Is the comeback really stronger than the setback?

You see this saying on those inspirational memes as you scroll through your various social media. Its so pervasive, we’ve lost all connection with who might have even said it in the first place, or importantly the context it was originally used for. But every-time I see this particular quote it does make me close my eyes and dream of cruising over the line of some race in the future, my fists pumping the air as I achieve a new personal-best. But I know that I will later lace up my trainers that day and the harsh reality of how far I am away from last year’s fitness will be like a bucket of water thrown over me (which also matches how I’ll look after sweating my entire bodily fluids).

I’ve always tried hard and worked for results, but you do get in a groove with the majority of your running feeling like you can, as a major sporting retailer would say, ‘just do it’. But when I run now, it’s hard. Not because I am going fast, but because I am unfit. I go out and I no longer glide, I clunkily flump along as I breathe with the ferocity of a bathroom hand-dryer. Or maybe that’s my fairy-tale, rose-tinted look back on how things used to be.

Injury is hard and you make it harder for yourself. You torture yourself by looking up old race times and wondering how you ever achieved them. I jumped on my ‘smart scales’ for it to ask whether I am the same person as there’s a ‘significant’ difference from the last weigh in. The yearly clock ticked over to me being 34 and I wondered whether father-time will prevent me from ever achieving what I’ve achieved before.

This, coupled with a reduction in my normal daily activity due to working from home has given my mental health a real kicking. I think we’re all feeling less connected, but running has, historically always been a way to bridge that gap. Fortunately I’ve managed to keep my eating disorder under control, but before I was able to run or cycle, I could feel my body dysmorphia getting worse by the day. Exercise is a method of me controlling my eating disorder, it helps me have a healthier relationship. I talked before about how my ‘long-run’ has been a reset button for my eating, well this rug has been well and truly pulled from under me.

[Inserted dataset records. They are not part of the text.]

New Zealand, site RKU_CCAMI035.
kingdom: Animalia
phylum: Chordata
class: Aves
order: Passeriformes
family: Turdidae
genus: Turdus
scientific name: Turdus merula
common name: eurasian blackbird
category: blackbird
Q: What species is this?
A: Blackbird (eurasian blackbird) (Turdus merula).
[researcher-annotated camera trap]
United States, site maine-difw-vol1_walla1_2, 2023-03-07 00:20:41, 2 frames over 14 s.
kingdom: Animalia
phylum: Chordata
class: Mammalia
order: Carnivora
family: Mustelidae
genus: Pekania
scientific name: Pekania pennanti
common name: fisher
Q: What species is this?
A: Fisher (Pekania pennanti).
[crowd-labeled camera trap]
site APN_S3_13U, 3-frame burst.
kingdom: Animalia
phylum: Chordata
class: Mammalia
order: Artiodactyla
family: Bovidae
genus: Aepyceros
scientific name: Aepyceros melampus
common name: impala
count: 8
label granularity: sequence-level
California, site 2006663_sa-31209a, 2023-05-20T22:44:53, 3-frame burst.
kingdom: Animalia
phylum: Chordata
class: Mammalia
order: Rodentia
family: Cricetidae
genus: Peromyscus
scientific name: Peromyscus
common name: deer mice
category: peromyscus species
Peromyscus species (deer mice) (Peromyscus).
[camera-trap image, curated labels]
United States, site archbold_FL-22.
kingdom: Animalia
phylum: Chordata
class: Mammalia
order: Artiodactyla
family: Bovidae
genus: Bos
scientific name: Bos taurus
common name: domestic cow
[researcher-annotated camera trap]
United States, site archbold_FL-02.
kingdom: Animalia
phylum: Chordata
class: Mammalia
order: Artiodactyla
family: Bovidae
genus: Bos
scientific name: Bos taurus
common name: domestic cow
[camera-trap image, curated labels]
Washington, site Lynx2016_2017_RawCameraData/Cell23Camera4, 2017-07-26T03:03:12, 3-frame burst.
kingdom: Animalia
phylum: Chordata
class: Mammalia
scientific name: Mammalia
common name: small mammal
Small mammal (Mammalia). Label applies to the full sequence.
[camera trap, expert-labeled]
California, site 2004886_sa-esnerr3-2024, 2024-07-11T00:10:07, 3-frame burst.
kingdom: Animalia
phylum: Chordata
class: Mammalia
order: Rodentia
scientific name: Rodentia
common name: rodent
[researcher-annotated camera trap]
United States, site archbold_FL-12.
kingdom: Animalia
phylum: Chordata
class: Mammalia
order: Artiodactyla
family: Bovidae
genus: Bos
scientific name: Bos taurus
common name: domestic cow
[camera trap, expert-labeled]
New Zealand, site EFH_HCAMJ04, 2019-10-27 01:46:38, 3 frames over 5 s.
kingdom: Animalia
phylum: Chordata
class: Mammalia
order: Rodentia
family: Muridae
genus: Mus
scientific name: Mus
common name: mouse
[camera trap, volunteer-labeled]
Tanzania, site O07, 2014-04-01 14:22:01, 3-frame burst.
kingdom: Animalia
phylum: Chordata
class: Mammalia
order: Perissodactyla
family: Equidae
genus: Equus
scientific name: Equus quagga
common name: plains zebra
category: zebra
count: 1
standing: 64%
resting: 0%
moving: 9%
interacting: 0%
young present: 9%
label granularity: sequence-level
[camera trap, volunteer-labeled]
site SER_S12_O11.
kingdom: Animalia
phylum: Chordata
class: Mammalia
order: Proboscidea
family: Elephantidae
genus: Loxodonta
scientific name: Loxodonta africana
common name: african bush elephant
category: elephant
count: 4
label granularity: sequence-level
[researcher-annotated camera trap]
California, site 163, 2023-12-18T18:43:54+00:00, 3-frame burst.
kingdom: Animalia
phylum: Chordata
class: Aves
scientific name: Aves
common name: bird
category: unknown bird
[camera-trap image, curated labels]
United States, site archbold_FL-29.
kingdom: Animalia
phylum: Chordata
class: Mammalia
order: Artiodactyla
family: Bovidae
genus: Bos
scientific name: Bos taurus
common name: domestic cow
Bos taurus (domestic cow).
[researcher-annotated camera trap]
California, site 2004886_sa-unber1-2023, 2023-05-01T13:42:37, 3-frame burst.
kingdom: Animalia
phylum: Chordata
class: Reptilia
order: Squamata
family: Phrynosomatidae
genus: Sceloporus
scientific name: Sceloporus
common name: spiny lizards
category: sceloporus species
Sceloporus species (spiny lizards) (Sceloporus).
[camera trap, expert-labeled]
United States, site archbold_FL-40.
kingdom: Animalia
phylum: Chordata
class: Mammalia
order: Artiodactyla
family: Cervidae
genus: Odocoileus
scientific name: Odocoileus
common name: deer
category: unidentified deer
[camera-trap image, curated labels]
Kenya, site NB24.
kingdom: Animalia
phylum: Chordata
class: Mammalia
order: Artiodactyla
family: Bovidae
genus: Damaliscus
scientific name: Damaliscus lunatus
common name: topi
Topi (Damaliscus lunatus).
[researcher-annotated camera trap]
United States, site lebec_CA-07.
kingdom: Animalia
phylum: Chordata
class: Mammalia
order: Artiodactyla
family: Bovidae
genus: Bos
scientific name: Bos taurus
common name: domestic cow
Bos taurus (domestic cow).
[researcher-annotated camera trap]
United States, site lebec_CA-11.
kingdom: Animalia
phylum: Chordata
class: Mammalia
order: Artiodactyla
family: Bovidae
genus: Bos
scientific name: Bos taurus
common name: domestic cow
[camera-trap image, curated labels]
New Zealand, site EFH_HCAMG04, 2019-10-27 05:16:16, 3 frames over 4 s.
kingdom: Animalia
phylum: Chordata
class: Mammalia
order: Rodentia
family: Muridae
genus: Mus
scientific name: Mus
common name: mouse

The positive is that it’s given me perspective. What I achieved before is something I can actually say I am proud of, whereas before I only had my eyes on the next event, the next PB. I sit on calls in my home office with my carefully placed running medals in shot in the hope that someone might ask about them and I can re-live my glory days.

People talk about the most important thing is about ‘enjoying the run’ and that ‘one day you won’t get any quicker so you need to enjoy running for more than just times’. I feel almost guilty that I can’t have this relationship with running. Yes it’s great to be back running, but I need a deeper motivation, even if it’s just quicker than my last run.

Flash forward to one of my clunky flumpy runs and I stare down at my watch. I am looping around Victoria Park and I have my watch face showing my ‘lap time’ for that kilometre. It’s slower than my ‘easy’ runs before and twice the effort, but I dig in and work to ensure it stays in that 10 second bracket. The same for the next kilometre and the next. It’s a pointless arbitrary target but it actually means something to me. It means I am not done yet. There’s more competition and fight.

As I write this article, it’s really warm and as I sit at my laptop I close my eyes one more time and allow myself to daydream about hitting those new heights. Maybe the comeback won’t be greater than the setback, but I’ll put up a damn good fight to try and show it who’s boss.